-------- Выбранный отрывок --------

Судебный отчет по делу антисоветского право-троцкистского блока, стр. 82

Я ему сказал, что мешать ему, Ягоде, не собираюсь, и спросил, что мне нужно делать. На это он мне ответил: «Устранить Максима». И прибавил, что смерть Максима повлияет на Горького и сделает его безобидным стариком. В дальнейшем разговоре он мне сказал: ваша задача очень проста — начните спаивать Максима. Он мне сказал, что для этого дела привлечены доктор Виноградов и доктор Левин.

Я принял поручение и приступил к подготовке убийства Максима Пешкова. Я начал спаивать его, причем вино получал непосредственно от Ягоды в довольно большом количестве. Но все же крепкий организм Максима Пешкова не поддавался. И вот в 1934 году Ягода торопит меня, советует мне простудить Максима. «Вы, — говорит Ягода, — оставьте его как-нибудь полежать на снегу». В марте или апреле, незадолго до основной болезни Максима Пешкова, я так и сделал. Но Максим Пешков тогда отделался небольшим насморком. 2 мая я предварительно напоил Максима и, как здесь сегодня показывал доктор Левин, оставил его в саду на скамейке спать на несколько часов. День был холодный, и с этого момента Максим заболел. 3 мая вечером Максим мне сказал, что ему нездоровится. Он смерил температуру, оказалось 39,5°. Несмотря на это я врача не вызвал. Утром вызвал Левина. Левин приехал и поставил диагноз, что у Максима в легкой форме грипп. При этом он отозвал меня в сторону и сказал, что вот вы добились того, к чему стремились.

-------- Фрагменты записей --------

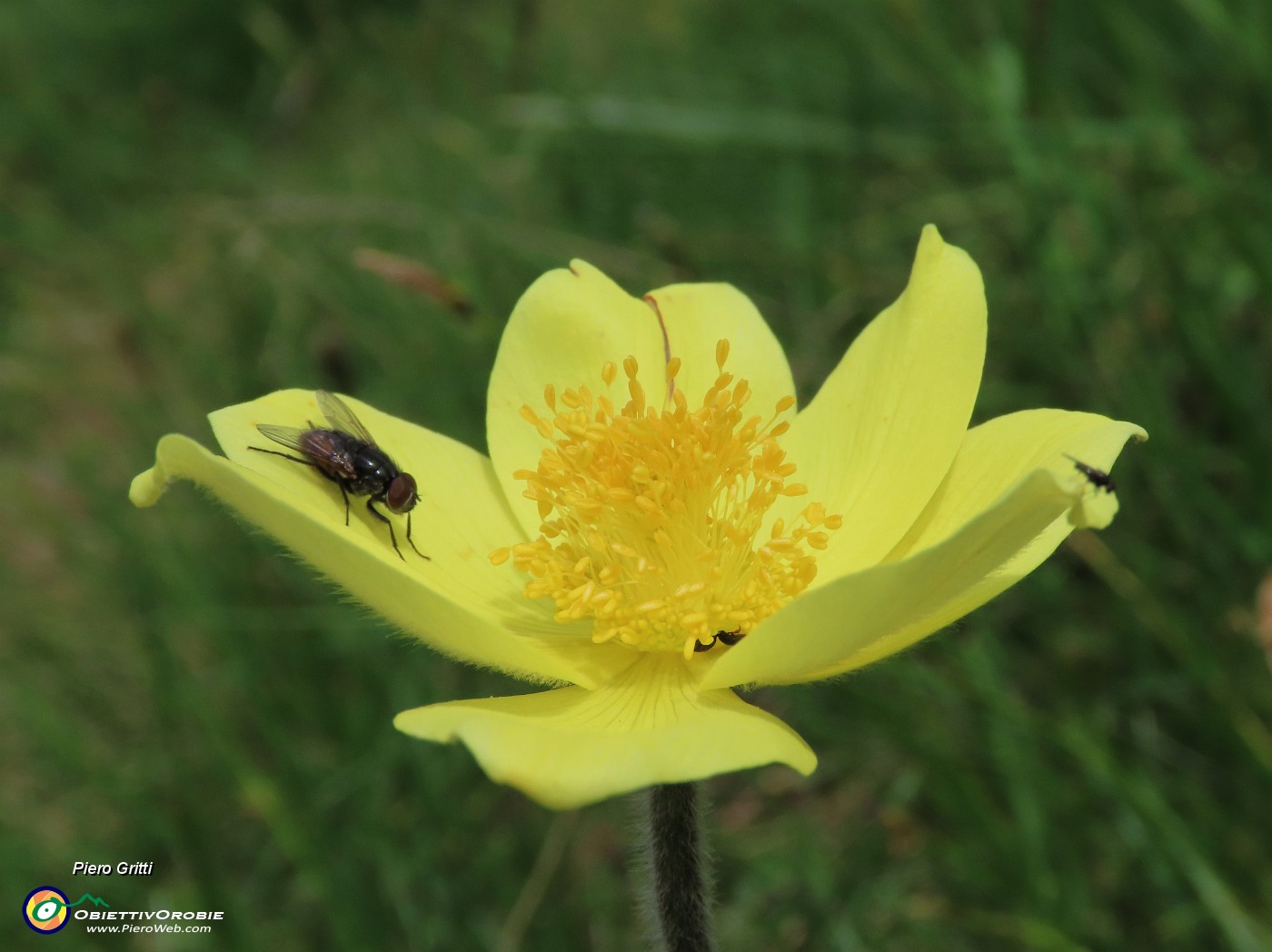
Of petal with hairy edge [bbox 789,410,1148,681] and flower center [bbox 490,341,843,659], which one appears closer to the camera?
petal with hairy edge [bbox 789,410,1148,681]

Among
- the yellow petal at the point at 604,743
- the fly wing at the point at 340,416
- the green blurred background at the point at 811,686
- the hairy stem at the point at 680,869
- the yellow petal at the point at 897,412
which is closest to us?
the yellow petal at the point at 604,743

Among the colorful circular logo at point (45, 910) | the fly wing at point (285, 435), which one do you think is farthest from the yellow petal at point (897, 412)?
the colorful circular logo at point (45, 910)

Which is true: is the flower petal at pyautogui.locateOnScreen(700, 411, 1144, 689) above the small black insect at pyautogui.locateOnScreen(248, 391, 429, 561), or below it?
above

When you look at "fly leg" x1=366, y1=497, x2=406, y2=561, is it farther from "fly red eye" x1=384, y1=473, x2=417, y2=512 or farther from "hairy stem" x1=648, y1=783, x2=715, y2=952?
"hairy stem" x1=648, y1=783, x2=715, y2=952

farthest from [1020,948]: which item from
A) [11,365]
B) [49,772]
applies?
[11,365]

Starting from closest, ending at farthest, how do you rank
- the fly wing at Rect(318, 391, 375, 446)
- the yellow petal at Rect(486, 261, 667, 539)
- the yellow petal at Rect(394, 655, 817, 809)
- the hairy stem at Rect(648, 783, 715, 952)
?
the yellow petal at Rect(394, 655, 817, 809)
the hairy stem at Rect(648, 783, 715, 952)
the fly wing at Rect(318, 391, 375, 446)
the yellow petal at Rect(486, 261, 667, 539)

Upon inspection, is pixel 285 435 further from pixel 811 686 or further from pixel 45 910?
pixel 45 910

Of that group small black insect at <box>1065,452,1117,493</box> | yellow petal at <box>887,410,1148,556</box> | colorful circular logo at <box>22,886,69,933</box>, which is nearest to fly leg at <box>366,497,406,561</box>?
yellow petal at <box>887,410,1148,556</box>

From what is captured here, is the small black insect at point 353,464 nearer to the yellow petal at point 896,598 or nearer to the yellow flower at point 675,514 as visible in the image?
the yellow flower at point 675,514

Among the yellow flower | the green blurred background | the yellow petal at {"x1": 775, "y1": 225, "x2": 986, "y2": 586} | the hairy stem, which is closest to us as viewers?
the yellow flower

--------

Требование 1
Продублируйте без изменений фрагмент судебного отчета: от слов «Судебный отчет по» до слов «и доктор Левин.» включительно.
Требование 2
Согласуются ли с судебным отчетом утверждения ниже? Для каждого ответьте «да» или «нет» и дословно приведите решающие слова отчета.
(a) Вино, которым спаивали Максима, поступало от Ягоды.
(b) После того как Максим в марте или апреле полежал на снегу, он тяжело заболел.
(c) Когда у Максима поднялась температура, утром первым вызвали доктора Виноградова.
Записи для работы не понадобятся.

Ожидаемый ответ 1
Судебный отчет по делу антисоветского право-троцкистского блока, стр. 82

Я ему сказал, что мешать ему, Ягоде, не собираюсь, и спросил, что мне нужно делать. На это он мне ответил: «Устранить Максима». И прибавил, что смерть Максима повлияет на Горького и сделает его безобидным стариком. В дальнейшем разговоре он мне сказал: ваша задача очень проста — начните спаивать Максима. Он мне сказал, что для этого дела привлечены доктор Виноградов и доктор Левин.

Ожидаемый ответ 2
(a) Да: «вино получал непосредственно от Ягоды в довольно большом количестве».
(b) Нет: «Но Максим Пешков тогда отделался небольшим насморком».
(c) Нет: «Утром вызвал Левина».